--- Begin SOURCE DOCUMENT ---

From e85677813f9a3511ae15ec10e59211006f5459df Mon Sep 17 00:00:00 2001
From: Janet Barclay <jbarclay@usgs.gov>
Date: Wed, 6 Apr 2022 10:50:19 -0500
Subject: [PATCH 1/4] adding optional list of catch_prop_vars

---
 river_dl/preproc_utils.py | 20 +++++++++++++++++---
 1 file changed, 17 insertions(+), 3 deletions(-)

diff --git a/river_dl/preproc_utils.py b/river_dl/preproc_utils.py
index 47686b4..7743144 100755
--- a/river_dl/preproc_utils.py
+++ b/river_dl/preproc_utils.py
@@ -236,11 +236,12 @@ def join_catch_properties(x_data_ts, catch_props):
     return xr.merge([x_data_ts, ds_catch], join="left")

--- End SOURCE DOCUMENT ---
--- Begin ENTRIES SHOWN ---

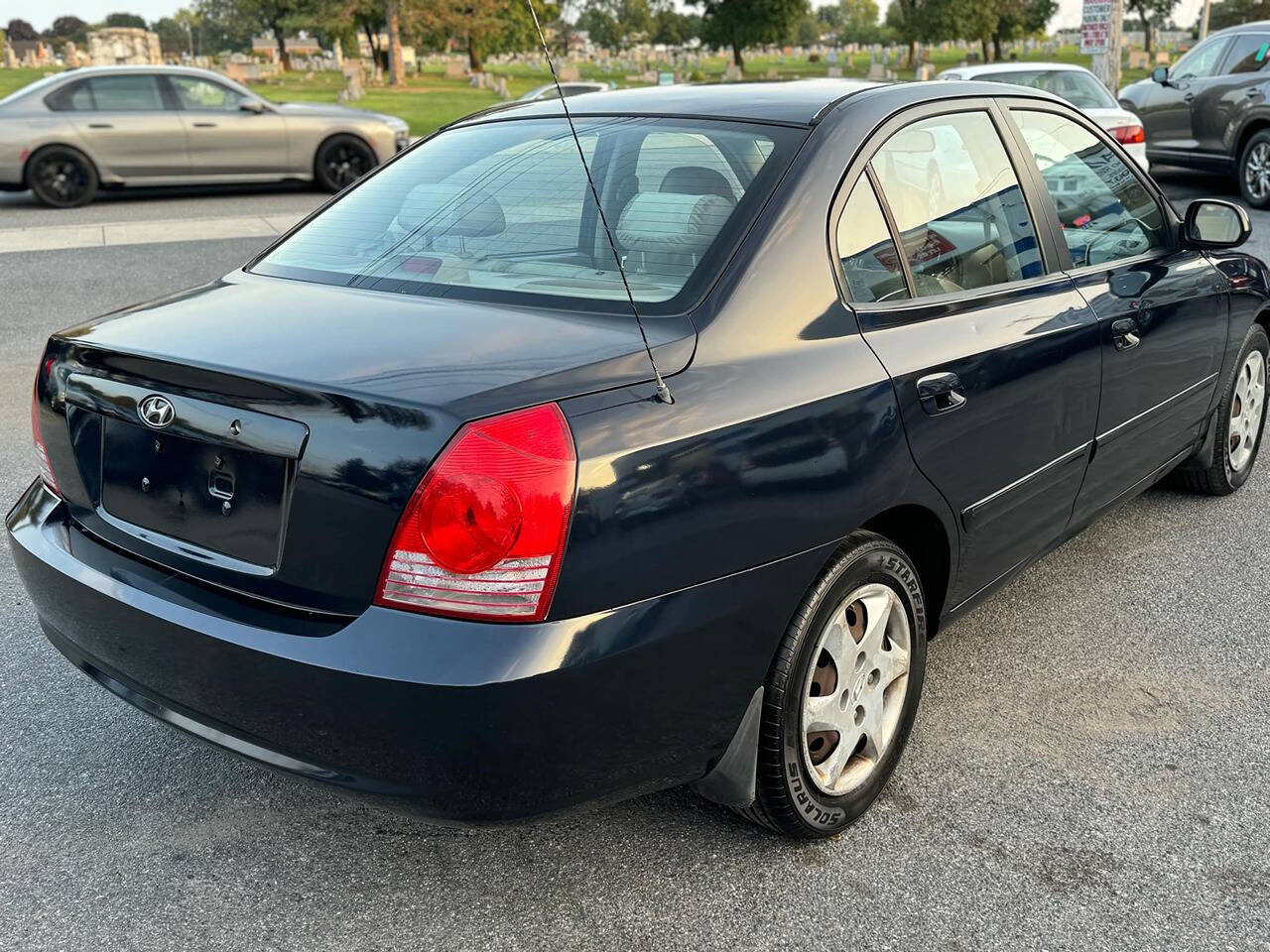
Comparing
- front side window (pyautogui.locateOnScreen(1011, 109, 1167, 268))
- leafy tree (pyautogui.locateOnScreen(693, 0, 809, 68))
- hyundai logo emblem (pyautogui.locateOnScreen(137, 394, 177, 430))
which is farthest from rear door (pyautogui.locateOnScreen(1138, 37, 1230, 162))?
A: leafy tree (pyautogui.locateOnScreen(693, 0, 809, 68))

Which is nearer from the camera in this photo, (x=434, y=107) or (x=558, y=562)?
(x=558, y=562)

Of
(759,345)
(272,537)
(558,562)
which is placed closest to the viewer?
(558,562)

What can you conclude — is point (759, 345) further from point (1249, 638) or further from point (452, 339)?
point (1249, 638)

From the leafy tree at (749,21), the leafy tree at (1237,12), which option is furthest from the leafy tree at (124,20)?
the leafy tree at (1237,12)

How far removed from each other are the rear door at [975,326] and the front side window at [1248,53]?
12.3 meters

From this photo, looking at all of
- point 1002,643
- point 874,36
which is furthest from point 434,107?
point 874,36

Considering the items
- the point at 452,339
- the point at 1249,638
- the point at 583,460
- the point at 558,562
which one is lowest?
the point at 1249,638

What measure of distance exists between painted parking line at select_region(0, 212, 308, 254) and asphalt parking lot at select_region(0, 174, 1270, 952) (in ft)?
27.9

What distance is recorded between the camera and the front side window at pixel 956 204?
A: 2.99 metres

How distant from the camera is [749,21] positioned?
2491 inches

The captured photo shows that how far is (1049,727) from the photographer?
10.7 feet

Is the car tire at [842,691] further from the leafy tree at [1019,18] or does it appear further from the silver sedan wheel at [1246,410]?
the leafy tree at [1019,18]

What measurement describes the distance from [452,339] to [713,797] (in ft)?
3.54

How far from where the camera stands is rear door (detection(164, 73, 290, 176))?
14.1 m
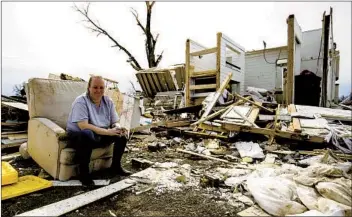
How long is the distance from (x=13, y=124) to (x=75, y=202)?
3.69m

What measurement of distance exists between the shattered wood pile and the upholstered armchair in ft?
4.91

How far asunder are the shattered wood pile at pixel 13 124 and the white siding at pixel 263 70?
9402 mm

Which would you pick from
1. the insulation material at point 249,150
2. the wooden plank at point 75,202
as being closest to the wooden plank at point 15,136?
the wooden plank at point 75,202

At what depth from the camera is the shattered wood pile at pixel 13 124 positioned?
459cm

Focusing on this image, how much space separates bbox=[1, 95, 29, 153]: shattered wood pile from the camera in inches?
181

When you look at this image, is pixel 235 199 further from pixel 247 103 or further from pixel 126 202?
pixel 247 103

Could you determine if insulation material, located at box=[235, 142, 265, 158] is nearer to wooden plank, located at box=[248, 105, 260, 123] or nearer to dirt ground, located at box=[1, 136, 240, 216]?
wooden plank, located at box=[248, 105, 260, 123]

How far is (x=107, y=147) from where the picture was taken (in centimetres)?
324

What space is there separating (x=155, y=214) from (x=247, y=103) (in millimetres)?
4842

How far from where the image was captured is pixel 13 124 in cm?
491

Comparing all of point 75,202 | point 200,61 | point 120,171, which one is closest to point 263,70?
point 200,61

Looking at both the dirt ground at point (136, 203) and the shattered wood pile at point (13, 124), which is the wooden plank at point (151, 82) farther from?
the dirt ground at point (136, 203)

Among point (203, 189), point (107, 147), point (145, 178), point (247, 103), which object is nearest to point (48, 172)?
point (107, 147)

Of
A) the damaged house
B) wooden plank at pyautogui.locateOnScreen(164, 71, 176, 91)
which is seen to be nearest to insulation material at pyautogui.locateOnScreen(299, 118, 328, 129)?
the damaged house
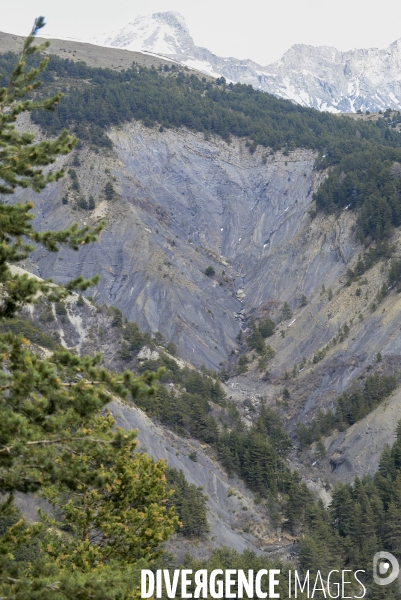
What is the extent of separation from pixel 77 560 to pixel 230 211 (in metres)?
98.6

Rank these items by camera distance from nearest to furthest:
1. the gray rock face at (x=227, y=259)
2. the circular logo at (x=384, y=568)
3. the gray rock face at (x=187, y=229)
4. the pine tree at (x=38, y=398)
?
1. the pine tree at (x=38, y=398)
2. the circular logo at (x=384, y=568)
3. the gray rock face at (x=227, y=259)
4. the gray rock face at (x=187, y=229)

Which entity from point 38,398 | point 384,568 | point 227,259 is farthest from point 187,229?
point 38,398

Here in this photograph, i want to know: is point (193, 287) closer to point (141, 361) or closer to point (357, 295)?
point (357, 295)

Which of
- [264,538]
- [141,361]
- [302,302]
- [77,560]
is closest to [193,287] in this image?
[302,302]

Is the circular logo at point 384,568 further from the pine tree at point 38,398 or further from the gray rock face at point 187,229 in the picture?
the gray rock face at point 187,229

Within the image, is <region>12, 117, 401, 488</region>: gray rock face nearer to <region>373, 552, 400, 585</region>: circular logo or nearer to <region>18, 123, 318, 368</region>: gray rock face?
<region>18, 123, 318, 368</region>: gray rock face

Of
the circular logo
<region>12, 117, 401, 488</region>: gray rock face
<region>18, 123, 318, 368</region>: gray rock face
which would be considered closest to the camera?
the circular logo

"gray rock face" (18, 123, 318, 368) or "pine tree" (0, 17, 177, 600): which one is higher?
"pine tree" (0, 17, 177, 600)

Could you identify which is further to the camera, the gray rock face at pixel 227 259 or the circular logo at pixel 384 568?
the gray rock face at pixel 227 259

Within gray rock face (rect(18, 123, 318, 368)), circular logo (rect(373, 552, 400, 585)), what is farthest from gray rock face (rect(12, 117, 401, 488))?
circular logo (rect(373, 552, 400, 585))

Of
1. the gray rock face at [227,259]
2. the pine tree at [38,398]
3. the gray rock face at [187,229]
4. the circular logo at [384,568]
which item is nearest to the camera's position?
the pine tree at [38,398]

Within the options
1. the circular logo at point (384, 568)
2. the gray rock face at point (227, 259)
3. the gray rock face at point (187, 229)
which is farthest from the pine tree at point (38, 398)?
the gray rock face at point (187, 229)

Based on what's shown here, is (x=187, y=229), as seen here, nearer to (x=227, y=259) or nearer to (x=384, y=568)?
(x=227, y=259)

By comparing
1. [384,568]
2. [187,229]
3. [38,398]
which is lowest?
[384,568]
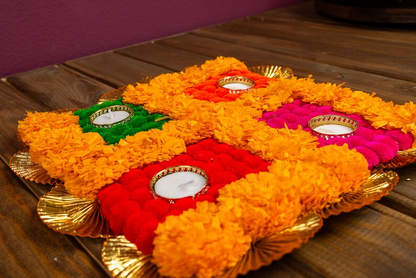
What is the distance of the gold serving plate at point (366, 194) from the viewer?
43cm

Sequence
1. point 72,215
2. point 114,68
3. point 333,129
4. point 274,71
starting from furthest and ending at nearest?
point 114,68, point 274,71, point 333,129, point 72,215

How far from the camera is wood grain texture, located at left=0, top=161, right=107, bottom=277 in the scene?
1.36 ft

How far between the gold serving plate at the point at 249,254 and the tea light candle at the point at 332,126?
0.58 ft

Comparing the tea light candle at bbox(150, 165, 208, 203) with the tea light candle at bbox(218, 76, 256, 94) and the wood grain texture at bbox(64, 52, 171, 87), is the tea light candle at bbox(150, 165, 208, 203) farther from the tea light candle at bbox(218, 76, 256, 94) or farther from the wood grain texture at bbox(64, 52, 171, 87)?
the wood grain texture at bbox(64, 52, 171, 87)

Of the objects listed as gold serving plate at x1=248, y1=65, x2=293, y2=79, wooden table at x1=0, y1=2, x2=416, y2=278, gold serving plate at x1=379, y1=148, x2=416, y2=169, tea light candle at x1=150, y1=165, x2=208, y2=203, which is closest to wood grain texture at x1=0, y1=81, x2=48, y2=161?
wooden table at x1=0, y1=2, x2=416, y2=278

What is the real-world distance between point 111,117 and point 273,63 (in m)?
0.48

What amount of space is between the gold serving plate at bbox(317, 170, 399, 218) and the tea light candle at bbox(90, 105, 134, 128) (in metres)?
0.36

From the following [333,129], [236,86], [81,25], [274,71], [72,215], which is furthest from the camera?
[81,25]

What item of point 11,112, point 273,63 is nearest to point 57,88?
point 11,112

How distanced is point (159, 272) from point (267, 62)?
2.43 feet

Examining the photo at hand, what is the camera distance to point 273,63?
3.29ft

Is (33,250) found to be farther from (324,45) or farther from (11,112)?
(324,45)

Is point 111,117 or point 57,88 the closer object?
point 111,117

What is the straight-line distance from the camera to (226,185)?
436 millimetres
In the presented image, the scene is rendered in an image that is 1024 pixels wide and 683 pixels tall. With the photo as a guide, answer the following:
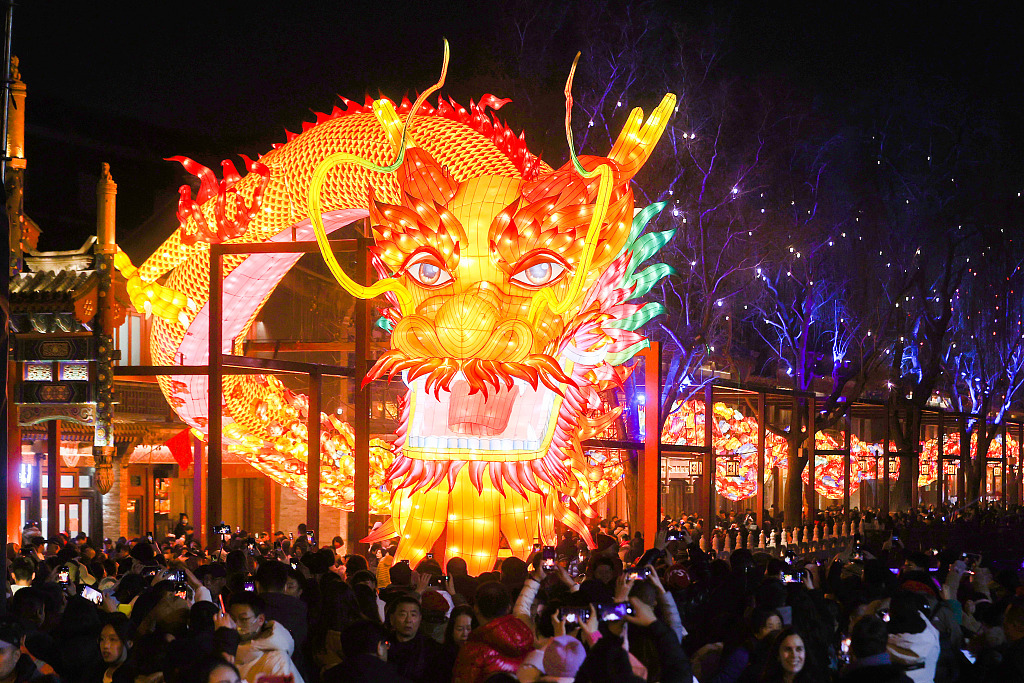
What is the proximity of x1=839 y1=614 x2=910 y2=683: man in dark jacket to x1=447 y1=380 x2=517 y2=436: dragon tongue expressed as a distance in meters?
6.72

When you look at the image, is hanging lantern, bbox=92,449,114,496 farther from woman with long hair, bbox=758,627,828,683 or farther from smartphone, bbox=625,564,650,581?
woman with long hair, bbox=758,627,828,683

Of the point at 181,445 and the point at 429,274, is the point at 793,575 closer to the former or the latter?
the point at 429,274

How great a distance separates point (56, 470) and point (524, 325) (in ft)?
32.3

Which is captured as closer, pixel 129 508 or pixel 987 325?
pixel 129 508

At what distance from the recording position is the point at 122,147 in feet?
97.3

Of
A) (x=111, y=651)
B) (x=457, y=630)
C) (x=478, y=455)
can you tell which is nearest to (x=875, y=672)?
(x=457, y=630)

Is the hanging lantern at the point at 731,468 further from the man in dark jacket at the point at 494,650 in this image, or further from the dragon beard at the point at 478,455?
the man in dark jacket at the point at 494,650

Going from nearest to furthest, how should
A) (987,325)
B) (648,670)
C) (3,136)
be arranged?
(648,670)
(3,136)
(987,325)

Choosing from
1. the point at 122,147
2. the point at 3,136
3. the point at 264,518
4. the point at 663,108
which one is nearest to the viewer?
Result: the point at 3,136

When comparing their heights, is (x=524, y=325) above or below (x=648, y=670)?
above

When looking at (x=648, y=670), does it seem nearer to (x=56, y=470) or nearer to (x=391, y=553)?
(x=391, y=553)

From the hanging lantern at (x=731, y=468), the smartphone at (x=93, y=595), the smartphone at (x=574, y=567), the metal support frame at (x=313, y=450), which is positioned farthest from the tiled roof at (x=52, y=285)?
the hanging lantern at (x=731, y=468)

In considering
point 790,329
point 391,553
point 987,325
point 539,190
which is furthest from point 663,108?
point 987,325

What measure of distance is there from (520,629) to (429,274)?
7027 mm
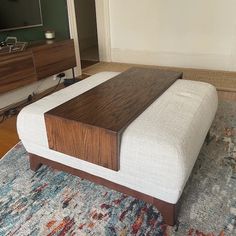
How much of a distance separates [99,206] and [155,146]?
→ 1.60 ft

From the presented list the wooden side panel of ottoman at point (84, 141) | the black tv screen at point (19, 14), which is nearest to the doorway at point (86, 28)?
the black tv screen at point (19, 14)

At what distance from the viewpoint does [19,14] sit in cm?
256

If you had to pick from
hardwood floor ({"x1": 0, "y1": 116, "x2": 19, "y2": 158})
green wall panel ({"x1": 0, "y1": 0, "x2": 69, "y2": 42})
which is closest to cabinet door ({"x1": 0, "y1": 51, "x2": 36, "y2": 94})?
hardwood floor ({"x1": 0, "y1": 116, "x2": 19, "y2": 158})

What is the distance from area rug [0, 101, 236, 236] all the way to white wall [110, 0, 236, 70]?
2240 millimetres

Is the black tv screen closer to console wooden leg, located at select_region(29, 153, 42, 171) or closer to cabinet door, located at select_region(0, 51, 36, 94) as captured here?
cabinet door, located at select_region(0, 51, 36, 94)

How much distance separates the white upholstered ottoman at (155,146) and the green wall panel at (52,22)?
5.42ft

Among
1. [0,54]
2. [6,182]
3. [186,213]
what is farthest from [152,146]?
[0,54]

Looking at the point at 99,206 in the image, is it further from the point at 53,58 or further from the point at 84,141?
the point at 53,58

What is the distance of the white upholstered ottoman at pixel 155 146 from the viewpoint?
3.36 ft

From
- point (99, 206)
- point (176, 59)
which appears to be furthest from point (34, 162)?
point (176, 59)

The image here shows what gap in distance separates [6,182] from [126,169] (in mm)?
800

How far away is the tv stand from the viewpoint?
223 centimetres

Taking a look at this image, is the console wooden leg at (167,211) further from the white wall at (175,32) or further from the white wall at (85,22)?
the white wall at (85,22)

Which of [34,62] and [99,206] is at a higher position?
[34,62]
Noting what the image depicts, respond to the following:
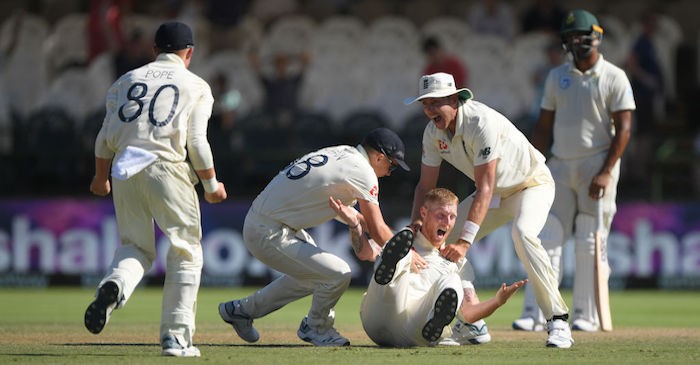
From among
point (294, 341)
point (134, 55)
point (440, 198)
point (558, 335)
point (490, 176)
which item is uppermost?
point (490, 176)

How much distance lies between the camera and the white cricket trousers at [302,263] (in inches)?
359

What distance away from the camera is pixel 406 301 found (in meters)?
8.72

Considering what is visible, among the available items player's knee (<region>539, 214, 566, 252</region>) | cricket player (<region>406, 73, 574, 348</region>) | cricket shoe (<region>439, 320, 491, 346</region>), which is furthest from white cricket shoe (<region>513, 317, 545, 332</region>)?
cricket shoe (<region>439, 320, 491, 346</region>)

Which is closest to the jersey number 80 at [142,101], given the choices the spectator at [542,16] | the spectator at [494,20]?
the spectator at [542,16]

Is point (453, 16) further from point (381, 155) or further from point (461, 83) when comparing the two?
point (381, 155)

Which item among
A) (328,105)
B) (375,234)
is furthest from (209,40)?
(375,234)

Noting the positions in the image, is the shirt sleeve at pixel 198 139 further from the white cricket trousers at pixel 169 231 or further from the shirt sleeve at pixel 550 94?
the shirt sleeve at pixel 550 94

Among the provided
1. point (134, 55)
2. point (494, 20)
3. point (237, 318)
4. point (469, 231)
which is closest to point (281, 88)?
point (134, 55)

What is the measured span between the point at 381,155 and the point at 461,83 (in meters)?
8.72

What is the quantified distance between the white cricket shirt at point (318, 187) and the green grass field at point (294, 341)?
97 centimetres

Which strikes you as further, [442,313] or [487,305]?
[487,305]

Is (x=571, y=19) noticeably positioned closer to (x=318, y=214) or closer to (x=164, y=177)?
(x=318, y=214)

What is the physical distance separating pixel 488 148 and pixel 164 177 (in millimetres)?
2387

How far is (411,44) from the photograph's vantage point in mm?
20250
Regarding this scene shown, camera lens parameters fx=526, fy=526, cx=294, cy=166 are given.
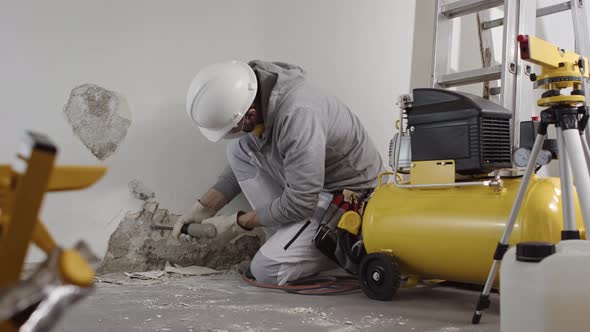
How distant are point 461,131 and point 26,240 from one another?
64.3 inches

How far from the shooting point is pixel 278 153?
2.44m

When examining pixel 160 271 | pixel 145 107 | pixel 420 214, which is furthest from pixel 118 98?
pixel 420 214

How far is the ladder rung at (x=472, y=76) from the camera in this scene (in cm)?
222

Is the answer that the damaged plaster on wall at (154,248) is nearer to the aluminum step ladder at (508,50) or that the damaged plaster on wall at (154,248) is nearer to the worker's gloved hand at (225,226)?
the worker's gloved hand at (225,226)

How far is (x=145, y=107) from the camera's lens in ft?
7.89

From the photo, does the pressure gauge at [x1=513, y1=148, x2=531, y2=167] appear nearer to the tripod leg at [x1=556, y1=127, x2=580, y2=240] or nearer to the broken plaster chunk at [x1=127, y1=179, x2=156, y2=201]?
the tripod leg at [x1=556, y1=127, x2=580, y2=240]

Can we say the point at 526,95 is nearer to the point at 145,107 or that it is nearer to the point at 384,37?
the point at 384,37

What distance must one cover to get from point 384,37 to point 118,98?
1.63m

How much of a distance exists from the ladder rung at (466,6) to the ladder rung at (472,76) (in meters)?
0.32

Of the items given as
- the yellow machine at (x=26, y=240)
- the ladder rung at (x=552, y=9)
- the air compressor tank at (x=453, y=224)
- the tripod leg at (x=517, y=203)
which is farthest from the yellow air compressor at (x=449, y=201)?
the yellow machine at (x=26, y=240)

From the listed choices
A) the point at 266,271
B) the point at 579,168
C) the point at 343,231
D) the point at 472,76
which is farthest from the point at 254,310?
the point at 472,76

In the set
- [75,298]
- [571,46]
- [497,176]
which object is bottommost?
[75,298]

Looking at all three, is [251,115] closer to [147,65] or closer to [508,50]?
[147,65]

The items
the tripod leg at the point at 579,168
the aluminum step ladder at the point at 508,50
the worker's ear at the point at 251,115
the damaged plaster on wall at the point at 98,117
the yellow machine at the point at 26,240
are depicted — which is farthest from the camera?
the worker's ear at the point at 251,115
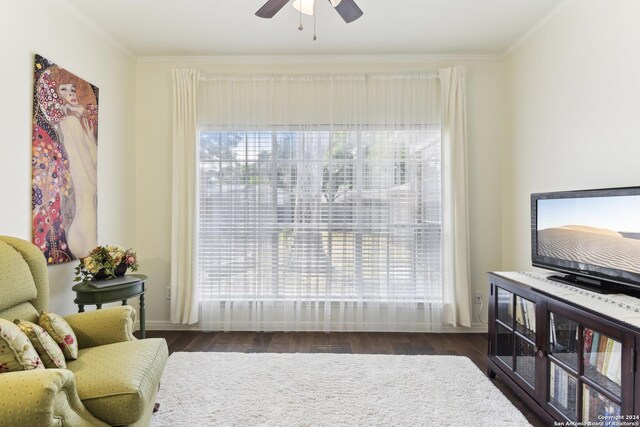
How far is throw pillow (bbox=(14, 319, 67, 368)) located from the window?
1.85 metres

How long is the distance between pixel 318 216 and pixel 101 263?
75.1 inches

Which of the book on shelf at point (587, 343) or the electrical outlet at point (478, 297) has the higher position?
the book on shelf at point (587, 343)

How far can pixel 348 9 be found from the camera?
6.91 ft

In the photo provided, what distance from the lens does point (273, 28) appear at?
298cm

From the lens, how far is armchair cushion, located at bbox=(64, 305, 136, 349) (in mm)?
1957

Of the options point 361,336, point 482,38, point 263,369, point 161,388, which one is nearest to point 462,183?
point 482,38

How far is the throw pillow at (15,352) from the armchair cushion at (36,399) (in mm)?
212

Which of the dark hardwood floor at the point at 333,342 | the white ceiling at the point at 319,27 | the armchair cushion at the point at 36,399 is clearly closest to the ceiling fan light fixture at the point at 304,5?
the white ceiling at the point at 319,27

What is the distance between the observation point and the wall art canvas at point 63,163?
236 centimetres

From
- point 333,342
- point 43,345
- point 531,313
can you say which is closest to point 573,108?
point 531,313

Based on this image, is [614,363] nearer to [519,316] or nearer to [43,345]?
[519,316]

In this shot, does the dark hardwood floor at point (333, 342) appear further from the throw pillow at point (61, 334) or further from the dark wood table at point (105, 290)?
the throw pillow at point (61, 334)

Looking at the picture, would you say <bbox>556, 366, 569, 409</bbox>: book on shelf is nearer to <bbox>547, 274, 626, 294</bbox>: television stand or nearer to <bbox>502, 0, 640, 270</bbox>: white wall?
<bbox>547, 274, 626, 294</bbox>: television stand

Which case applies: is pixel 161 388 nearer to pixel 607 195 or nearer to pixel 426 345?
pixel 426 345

--- End ENTRIES SHOWN ---

### STATED PROBLEM
Decide whether each statement agrees with the patch above, and answer yes or no, quoting the words from it that decide the matter. 1. The patch changes a single file. 2. The patch deletes more lines than it inserts. 3. The patch is dated in 2021.

### TASK ANSWER
1. Yes: "1 file changed"
2. No: "17 insertions(+), 3 deletions(-)"
3. No: "Date: Wed, 6 Apr 2022 10:50:19 -0500"